= Page text =
:::
The Last Savanna by Mike Bond offers many perspectives through an unusual storyline, which includes the point of views of Somali poachers, Commandos, and the animals that are hunted. Ian Macadam, a former SAS officer, is asked by one of his longtime friends to join a dangerous mission. What makes this decision hard for Macadam is that his wife, Dottie, who is a struggling alcoholic, threatens to leave for her home in London if he goes. On the other hand, his friend has saved his life more than once, which makes Macadam feel obligated to go on the life-threatening mission. After lots of personal reflection, Macadam decides to do just that.
The story is told from the perspective of two groups: the Somali poachers who are doing whatever they can to survive and a group of Commandos who are out to kill the illegal poachers. The groups see one another as the enemy. The book begins with some factual evidence and slowly progresses into a full-on narrative. At times, the story is incredibly dark as it describes the slaughtering of many animals and people. Aside from the two groups, there is a romantic subplot which focuses on Macadam and Rachel, an archaeologist and ex-lover. Mike Bond wants to educate his readers on the ongoing conflicts that exist among the African people and he does this by sharing dark moments and painting gruesome pictures.
However, at some points in the novel, it is difficult to understand what Mike Bond is trying to get across. Mike Bond has actually worked in Africa and is therefore well-versed on the topics at hand. However, he is not an elephant nor a tiger, and he is not a Somali poacher. Because of this, some risk exists when writing from these perspectives.
:::
= Information given =
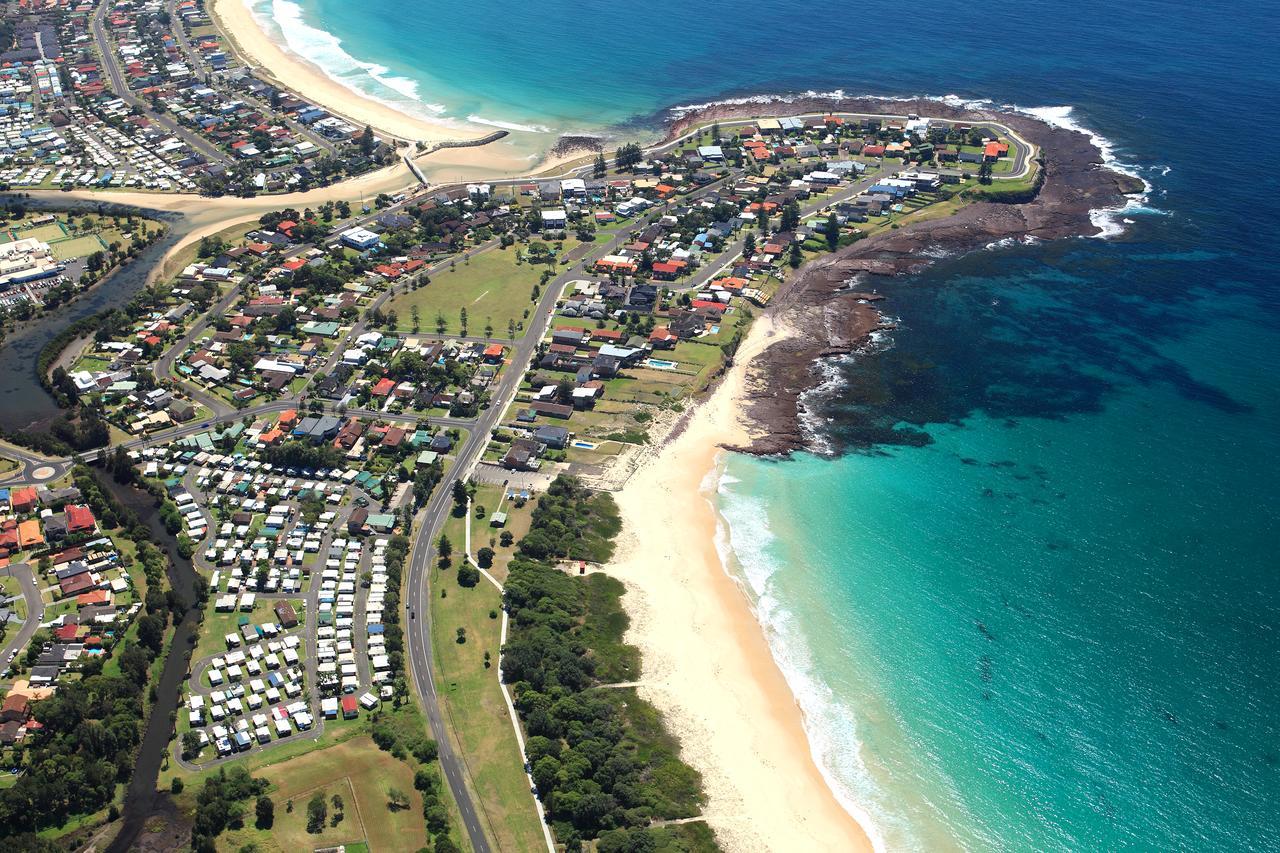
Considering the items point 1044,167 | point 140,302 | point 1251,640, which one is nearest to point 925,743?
point 1251,640

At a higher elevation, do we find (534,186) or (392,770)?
(534,186)

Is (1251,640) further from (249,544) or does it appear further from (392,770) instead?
(249,544)

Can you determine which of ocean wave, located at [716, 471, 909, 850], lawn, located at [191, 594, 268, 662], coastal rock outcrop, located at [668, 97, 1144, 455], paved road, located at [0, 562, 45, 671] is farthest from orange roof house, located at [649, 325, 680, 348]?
paved road, located at [0, 562, 45, 671]

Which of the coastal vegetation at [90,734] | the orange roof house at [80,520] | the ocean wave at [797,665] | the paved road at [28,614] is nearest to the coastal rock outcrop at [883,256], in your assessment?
the ocean wave at [797,665]

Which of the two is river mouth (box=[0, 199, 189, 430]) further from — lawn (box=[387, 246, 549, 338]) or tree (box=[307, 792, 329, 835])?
tree (box=[307, 792, 329, 835])

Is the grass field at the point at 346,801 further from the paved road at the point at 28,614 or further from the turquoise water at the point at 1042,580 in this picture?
the turquoise water at the point at 1042,580
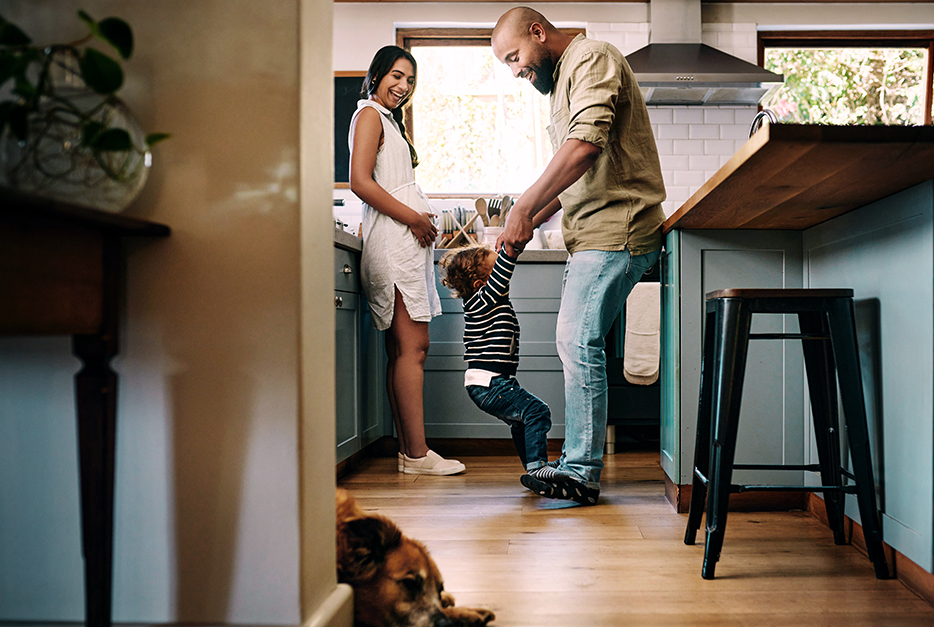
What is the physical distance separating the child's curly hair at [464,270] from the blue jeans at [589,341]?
51 cm

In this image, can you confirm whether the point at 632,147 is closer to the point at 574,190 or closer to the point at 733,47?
the point at 574,190

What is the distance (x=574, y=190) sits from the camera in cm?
199

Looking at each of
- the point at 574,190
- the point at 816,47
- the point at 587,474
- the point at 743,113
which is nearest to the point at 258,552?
the point at 587,474

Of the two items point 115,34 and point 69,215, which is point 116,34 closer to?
point 115,34

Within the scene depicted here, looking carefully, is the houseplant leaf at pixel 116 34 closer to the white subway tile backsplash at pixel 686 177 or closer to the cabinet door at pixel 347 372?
the cabinet door at pixel 347 372

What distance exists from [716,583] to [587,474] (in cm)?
65

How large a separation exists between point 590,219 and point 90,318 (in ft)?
4.77

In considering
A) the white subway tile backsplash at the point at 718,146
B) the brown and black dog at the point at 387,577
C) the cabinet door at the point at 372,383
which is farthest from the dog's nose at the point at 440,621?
the white subway tile backsplash at the point at 718,146

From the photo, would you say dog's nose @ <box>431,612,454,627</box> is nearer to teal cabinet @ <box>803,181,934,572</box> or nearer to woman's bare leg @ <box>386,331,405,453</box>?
teal cabinet @ <box>803,181,934,572</box>

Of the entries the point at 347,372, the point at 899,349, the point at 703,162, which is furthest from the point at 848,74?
the point at 347,372

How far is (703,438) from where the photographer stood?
158 centimetres

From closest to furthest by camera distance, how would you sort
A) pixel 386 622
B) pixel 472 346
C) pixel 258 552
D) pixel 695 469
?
pixel 258 552 → pixel 386 622 → pixel 695 469 → pixel 472 346

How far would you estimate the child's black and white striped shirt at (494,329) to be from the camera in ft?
7.38

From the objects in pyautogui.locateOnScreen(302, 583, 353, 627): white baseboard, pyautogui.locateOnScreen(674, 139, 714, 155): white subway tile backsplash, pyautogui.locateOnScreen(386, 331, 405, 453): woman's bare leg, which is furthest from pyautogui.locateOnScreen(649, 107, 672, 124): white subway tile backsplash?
pyautogui.locateOnScreen(302, 583, 353, 627): white baseboard
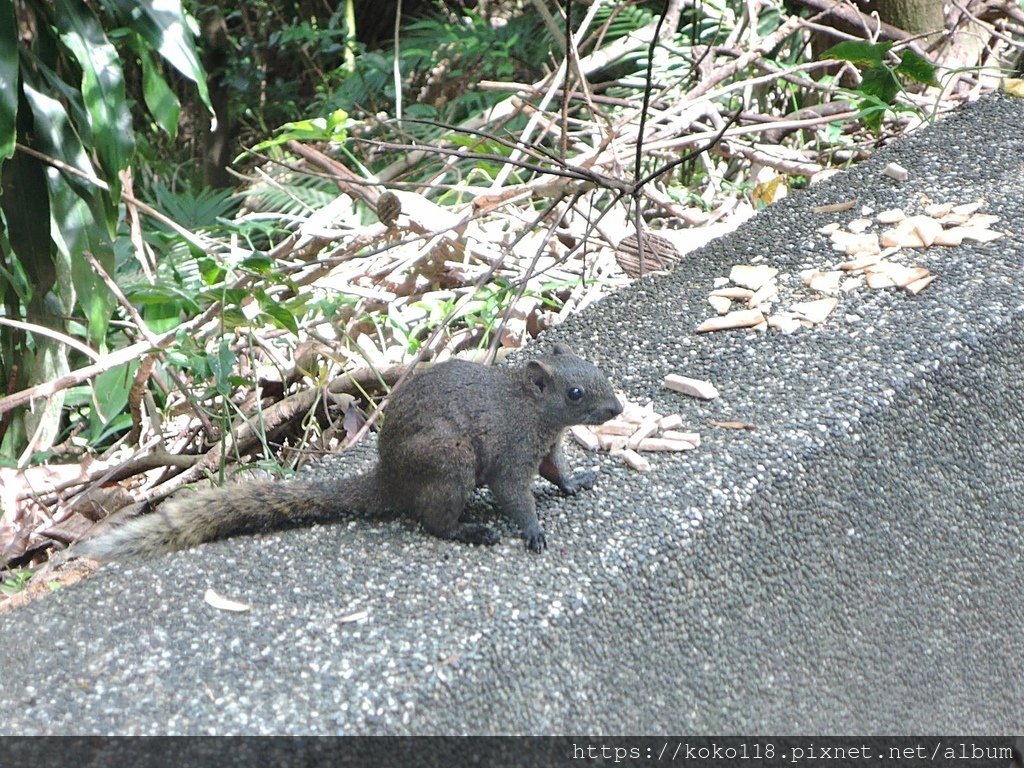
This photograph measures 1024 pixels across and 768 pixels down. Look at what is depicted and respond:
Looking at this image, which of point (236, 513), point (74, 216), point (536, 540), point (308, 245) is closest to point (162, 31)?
point (74, 216)

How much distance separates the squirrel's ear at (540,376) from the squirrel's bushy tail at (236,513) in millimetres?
439

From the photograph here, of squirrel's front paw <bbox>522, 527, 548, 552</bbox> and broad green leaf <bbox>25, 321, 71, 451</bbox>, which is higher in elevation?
squirrel's front paw <bbox>522, 527, 548, 552</bbox>

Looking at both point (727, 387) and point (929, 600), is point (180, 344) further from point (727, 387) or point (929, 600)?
point (929, 600)

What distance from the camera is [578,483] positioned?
2654mm

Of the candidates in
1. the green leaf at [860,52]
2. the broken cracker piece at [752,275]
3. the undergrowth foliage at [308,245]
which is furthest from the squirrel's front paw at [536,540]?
the green leaf at [860,52]

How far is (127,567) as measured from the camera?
2.57 m

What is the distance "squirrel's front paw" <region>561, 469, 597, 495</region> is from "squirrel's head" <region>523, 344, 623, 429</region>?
0.15 m

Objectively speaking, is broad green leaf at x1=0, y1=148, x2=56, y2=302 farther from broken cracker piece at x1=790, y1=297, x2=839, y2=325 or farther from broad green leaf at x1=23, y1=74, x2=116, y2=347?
broken cracker piece at x1=790, y1=297, x2=839, y2=325

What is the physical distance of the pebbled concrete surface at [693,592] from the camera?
79.8 inches

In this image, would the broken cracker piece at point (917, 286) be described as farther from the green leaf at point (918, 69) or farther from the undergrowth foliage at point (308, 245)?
the green leaf at point (918, 69)

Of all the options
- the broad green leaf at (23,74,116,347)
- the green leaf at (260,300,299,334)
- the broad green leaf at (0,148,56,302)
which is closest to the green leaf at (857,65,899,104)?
the green leaf at (260,300,299,334)

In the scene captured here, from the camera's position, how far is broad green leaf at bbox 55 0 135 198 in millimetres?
3775

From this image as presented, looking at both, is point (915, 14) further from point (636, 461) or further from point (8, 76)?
point (8, 76)

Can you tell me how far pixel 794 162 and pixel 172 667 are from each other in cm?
365
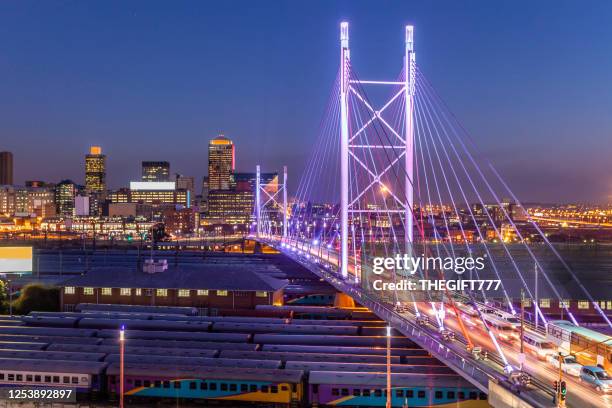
:::
= Objective =
In the review of The Last Savanna above, turn the paragraph beginning "The story is told from the perspective of two groups" into a short bulleted list that keeps its main facts.

= Response to the exercise =
- The story is told by two groups: Somali poachers trying to survive and Commandos out to kill them. Each sees the other as the enemy.
- It opens with factual evidence and gradually becomes a full narrative.
- At times it is very dark, describing the slaughter of many animals and people.
- A romantic subplot centers on Macadam and Rachel, an archaeologist and ex-lover.
- Bond aims to educate readers about ongoing conflicts among African people through dark moments and gruesome pictures.